Si algún duendecillo receloso no interviene, hoy el Partido Liberación Nacional(PLN) se lanza al ruedo...
El tema se las trae: la posición del PLN frente a la venta de activos públicos o ante el proceso de privatización. No sabemos si llegarán todos los que son o si serán todos los que llegarán. Pero, si el grupo es representativo e idóneo para bracear en este mar proceloso, la discusión puede resultar esclarecedora.
Y si, por infortunio político, el temor de definirse espantase a los pretendientes al poder o a los espíritus calculadores, el raquitismo de los participantes verificaría la anemia o depauperación ideológica del PLN, cosa que no conviene a este partido ni a nadie en Costa Rica. El debilitamiento del PLN afecta, en estos trances históricos, la democracia costarricense.
Es decir, si el PLN se atreve a plantear este tema y convoca a sus generales, es porque la cosa va en serio. En serio por la representatividad y la calidad de los presentes y en serio por las conclusiones. Esto es lo que esperamos. Atrás deben quedar, ante el imperio de los hechos y la magnitud de los desafíos, el nadadito de perro, el palanganismo, los dos libros de contabilidad y el esperar que se aclaren los nublados del día, llamamiento a la prudencia, cuando, en verdad, arrecia la tempestad y no se entrevé el horizonte, y simple evasión o cobardía, cuando abundan los elementos de juicio para decidir.
Costa Rica necesita que el PLN se defina. Ya lleva muchos años de ser maquinaria electoral. Debe, ahora, a los 50 años de la guerra civil del 48, tomar posición sobre temas capitales de Costa Rica y del mundo, con la visión y el valor con que don Pepe, hace 50 años, abolió el ejército y cerró los cuarteles, el mismo año en que el mundo recibió la alborada de la declaración universal de los derechos humanos.
La venta --o no venta-- de activos no es toda la política, pero es un capítulo inevitable de la política actual. No se puede esquivar, aunque en el seno del PLN bullan las tendencias o posiciones encontradas, desde las más modernas, con los expresidentes Figueres y Oscar Arias, Rolando Araya, Antonio Alvarez Desanti y otros dirigentes, hasta la policromía ideológica del Grupo Maicero, aún vivo; de los jugadores solitarios (para darse importancia), de los aferrados a la camiseta (para no pensar) o del nacionalismo corralista: "la Patria no se vende".
No hay duda. El PLN de los últimos años ha sido exuberante en tendencias, testimonio de democracia pluralista, pero pobre en actitudes. Los principales adversarios del presidente José María Figueres, recelosos de cualquier cambio, brotaron de las tiendas del PLN.
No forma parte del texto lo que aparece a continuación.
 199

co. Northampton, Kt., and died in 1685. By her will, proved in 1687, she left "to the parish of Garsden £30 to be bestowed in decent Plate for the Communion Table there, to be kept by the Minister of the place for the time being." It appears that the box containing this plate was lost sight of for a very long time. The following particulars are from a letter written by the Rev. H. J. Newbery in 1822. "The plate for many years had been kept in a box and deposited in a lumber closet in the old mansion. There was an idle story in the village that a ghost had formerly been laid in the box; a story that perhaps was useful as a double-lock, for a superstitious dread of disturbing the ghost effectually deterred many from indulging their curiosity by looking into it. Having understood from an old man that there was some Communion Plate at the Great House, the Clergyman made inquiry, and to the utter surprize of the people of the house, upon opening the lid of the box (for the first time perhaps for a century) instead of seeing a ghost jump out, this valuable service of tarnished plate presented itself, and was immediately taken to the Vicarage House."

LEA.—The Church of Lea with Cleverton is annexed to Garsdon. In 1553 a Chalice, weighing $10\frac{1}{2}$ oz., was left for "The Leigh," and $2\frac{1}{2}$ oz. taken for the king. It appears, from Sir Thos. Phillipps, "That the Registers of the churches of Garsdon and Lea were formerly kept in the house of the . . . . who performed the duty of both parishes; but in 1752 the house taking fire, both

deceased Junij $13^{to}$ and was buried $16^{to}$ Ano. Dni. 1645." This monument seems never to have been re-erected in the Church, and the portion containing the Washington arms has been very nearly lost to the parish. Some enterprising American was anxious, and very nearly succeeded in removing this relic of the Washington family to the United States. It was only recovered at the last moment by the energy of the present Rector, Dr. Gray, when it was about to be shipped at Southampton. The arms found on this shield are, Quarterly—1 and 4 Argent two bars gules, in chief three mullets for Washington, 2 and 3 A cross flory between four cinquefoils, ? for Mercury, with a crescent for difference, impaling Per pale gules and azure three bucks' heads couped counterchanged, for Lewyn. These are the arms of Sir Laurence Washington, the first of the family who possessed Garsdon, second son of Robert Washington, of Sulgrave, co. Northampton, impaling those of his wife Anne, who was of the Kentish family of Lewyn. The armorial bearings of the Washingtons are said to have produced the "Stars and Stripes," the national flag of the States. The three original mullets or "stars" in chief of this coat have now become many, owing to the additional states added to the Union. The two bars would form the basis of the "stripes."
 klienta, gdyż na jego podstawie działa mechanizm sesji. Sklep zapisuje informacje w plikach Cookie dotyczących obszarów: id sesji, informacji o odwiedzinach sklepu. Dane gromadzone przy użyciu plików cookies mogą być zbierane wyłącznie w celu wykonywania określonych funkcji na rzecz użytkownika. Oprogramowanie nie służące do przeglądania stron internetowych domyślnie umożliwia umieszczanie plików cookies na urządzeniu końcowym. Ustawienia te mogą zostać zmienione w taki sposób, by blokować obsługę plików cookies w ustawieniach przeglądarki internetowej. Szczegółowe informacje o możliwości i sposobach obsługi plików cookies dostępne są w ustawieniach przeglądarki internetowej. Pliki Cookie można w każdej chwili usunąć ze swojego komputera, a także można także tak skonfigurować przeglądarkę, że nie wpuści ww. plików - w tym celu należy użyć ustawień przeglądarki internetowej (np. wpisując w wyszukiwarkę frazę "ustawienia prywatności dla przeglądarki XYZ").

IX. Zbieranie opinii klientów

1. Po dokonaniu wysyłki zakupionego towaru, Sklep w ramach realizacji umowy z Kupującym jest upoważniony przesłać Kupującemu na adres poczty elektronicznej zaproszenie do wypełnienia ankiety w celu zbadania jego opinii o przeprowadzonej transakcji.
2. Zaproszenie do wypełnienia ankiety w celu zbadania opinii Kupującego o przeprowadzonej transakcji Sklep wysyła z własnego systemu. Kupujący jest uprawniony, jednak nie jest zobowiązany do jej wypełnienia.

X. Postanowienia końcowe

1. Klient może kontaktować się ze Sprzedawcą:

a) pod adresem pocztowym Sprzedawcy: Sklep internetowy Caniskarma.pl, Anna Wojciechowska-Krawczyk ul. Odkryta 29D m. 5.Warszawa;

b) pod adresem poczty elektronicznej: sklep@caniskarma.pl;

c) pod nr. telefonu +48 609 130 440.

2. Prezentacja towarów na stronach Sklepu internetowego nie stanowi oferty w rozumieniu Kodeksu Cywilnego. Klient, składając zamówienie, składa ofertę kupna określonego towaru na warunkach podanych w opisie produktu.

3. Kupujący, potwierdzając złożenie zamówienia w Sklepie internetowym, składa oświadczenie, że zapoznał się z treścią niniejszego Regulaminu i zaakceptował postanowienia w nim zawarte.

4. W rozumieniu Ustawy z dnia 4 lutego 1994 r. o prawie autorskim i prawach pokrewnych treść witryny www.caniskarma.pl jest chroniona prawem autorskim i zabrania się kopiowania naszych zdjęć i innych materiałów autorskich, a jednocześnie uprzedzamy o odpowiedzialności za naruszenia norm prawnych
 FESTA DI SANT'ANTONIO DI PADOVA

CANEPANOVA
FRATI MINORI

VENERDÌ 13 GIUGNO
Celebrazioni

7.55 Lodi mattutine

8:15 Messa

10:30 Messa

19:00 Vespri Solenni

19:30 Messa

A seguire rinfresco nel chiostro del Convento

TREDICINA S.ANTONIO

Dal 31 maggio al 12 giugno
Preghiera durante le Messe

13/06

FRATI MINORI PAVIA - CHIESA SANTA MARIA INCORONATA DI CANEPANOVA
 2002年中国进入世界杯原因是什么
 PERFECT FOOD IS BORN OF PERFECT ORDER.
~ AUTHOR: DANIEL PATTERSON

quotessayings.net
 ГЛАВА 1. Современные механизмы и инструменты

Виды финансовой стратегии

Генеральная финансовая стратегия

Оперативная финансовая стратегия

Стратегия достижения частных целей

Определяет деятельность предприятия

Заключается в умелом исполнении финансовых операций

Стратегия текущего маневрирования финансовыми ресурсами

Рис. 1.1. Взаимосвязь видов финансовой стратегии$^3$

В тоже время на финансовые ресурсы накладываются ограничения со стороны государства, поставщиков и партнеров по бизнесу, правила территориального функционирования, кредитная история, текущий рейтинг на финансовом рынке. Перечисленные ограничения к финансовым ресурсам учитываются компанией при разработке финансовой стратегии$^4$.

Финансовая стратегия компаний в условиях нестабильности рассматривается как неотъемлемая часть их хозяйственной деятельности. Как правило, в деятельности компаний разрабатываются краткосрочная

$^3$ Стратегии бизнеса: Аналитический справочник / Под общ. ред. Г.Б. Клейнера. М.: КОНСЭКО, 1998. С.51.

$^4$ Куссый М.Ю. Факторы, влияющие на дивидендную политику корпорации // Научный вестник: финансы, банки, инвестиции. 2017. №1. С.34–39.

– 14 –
El PLN debe definirse y debe tener grandeza. Un asunto, aparentemente episódico, pero sustancial, lo retrata. Tuvo miedo su fracción legislativa de aprobar la reforma del reglamento interior de la Asamblea Legislativa, pese a que, en años anteriores, clamaban por ella. Tampoco tuvo la grandeza del PUSC que, digan lo que digan, aportó sus votos con largueza en el gobierno pasado para aprobar leyes de marca para el país, antes y después de las elecciones, portadoras algunas de un alto sacrificio político.
Por estas consideraciones, la reunión de hoy del PLN es reveladora, cualquiera sea el resultado.